(Data supplied)
*** Block opens ***

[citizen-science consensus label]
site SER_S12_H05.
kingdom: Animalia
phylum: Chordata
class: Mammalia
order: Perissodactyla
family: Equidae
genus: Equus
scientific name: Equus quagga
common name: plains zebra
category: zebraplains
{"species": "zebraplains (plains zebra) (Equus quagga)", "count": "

*** Block closes ***

(What the task asks) Only the lines from the one containing "genus: Equus" to the end of the records should be repeated, exactly as they appear.

(Task answer)
genus: Equus
scientific name: Equus quagga
common name: plains zebra
category: zebraplains
{"species": "zebraplains (plains zebra) (Equus quagga)", "count": "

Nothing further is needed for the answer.